İlki 2011 yılında Almatı’da toplanan Türk Devletleri Teşkilatının 10.Zirvesi Astana’da yapıldı. Bu toplantıda ana tema olarak belirlenen başlık TÜRK DEVRİ idi. Bu kapsamda yapılan çalışmaların özeti diyebileceğimiz Sonuç Bildirisi; Siyaset, Dış Politika ve Güvenli İşbirliği (1-38.başlık), Ekonomik ve Sektörel İşbirliği (39-100. başlık), Halktan Halka İşbirliği (101-131. Başlık), Türk Dünyasında Kurumsal İşbirliği (132-140. başlık) ve Üçüncü Taraflarla İşbirliği (141-152. başlık) olarak 5 ana başlık altında yayınlandı.

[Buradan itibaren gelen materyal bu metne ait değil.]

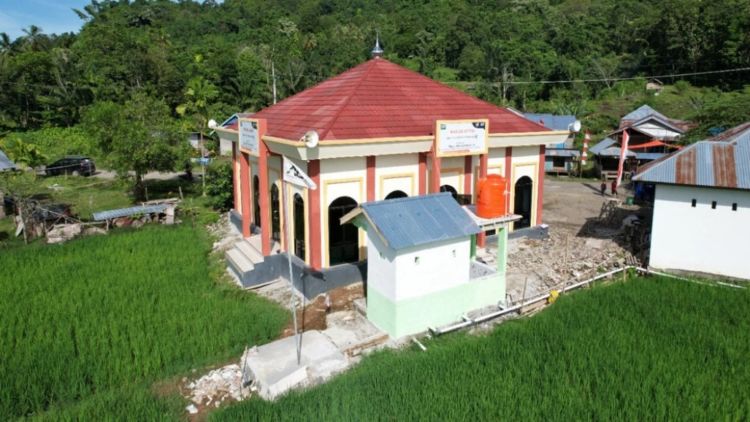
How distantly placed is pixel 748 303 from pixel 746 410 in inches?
177

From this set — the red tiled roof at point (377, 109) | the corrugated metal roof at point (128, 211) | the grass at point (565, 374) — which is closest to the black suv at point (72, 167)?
the corrugated metal roof at point (128, 211)

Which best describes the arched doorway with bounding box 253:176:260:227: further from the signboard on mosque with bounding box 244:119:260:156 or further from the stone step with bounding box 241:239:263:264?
the signboard on mosque with bounding box 244:119:260:156

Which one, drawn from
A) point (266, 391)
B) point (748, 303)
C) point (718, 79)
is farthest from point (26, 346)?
point (718, 79)

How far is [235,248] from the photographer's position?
15.0 m

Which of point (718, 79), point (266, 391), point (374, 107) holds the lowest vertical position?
point (266, 391)

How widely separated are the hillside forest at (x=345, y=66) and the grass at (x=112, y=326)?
27.8 ft

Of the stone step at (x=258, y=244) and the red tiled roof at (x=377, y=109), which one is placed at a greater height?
the red tiled roof at (x=377, y=109)

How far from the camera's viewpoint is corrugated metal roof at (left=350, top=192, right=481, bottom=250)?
9523 millimetres

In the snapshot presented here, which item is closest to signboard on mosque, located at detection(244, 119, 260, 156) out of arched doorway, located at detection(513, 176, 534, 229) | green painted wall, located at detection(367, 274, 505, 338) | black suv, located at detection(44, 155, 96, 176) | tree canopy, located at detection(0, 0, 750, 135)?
green painted wall, located at detection(367, 274, 505, 338)

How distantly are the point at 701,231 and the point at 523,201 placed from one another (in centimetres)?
510

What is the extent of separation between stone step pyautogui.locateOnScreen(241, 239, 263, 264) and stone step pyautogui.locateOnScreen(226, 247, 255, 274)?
0.29ft

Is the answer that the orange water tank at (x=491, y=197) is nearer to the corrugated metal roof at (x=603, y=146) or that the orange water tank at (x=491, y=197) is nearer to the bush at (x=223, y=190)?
the bush at (x=223, y=190)

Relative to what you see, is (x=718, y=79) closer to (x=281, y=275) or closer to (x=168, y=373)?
(x=281, y=275)

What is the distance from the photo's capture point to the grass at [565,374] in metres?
6.75
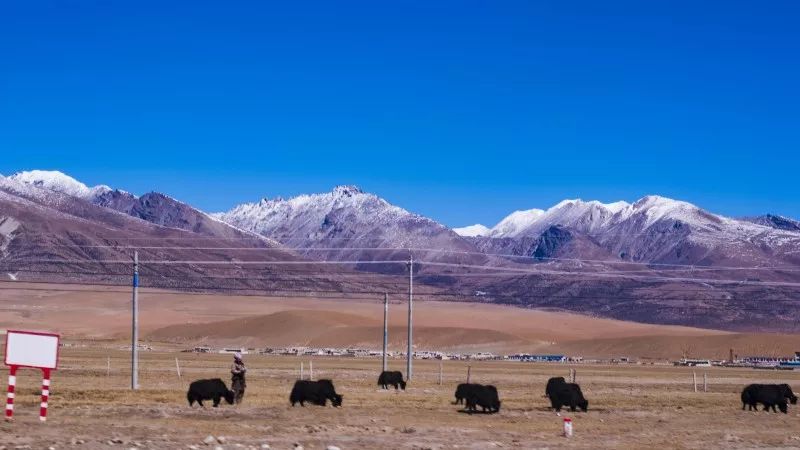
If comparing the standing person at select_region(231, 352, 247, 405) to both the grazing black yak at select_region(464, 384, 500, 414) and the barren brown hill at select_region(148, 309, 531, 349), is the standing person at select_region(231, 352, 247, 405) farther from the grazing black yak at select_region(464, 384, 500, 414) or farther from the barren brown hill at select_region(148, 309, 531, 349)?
the barren brown hill at select_region(148, 309, 531, 349)

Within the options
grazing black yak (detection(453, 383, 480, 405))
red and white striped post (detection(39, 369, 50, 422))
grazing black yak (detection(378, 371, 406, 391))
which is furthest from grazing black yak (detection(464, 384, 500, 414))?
red and white striped post (detection(39, 369, 50, 422))

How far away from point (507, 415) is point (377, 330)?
124 metres

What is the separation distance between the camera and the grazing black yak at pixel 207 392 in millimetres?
35250

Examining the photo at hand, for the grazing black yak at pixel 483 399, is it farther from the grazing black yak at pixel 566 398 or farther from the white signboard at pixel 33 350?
the white signboard at pixel 33 350

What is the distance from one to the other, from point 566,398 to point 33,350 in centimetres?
1775

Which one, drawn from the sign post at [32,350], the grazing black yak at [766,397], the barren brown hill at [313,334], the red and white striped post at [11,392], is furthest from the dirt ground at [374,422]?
the barren brown hill at [313,334]

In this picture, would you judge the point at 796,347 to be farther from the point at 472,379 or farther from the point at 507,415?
the point at 507,415

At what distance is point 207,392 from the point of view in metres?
35.5

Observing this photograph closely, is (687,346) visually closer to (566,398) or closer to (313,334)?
(313,334)

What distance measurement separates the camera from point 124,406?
34.1 m

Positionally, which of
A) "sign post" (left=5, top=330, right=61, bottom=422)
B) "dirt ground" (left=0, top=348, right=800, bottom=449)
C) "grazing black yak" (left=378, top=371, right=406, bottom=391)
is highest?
"sign post" (left=5, top=330, right=61, bottom=422)

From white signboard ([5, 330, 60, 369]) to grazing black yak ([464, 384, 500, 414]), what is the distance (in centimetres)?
1430

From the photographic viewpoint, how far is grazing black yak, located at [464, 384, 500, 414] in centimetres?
3666

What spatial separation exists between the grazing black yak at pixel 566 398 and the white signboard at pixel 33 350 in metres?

Türk Dünyasını bir araya getiren temel ideoloji olan Turan fikrinin temel ilkeleri “Dilde, Fikirde, işte Birlik” olduğu kadar, bu ilkelerin uygulama programına dönüştürülmesinin yöntemi de Yüce Atatürk’ün “önce kültürel, sonra ekonomik, daha sonra da siyasal işbirliği” oluşturulmasının hedeflenmesi olarak belirlenmiştir. O halde hem işte birlik ilkesinin hem de ekonomik işbirliği programının en önemli üç hedeften biri olarak kabul edip konuyu daha ayrıntılı ele almamız yanlış olmayacaktır.
Türk Devletler Teşkilatının resmî web sayfasında ekonomi konusunda genel ilke olarak; “TDT, Üye ve Gözlemci ülkelerinin birbirleriyle ve dünya ile olan ekonomik entegrasyonuna büyük önem atfetmektedir. İlişkilerin özünün karşılıklı yarar esasına dayanan ekonomik işbirliğinde yattığı düşünülmektedir. Bu bağlamda, “Ekonomik İşbirliği” temasıyla 2011 yılında Almatı’da gerçekleştirilen ilk TDT Zirvesi, ekonomik işbirliği konusuna verilen önemin somut bir göstergesi olmuştur” denilerek teşkilatın bir bakıma ekonomik entegrasyonu sağlamak amacıyla oluşturulduğuna vurgu yapılmaktadır.
Sarsılmaz bir “İşte Birlik” düşüncesi ise ancak; fertler, şirketler, kamu kurumları ve Türk Devletlerinin kurumsal yapıları arasında ekonomik işbirliğinin sağlanması ile mümkün olacaktır. Bu durumda, her şeyden önce Türk Dünyasının hali hazırdaki genel ekonomik görünümü bilinmelidir.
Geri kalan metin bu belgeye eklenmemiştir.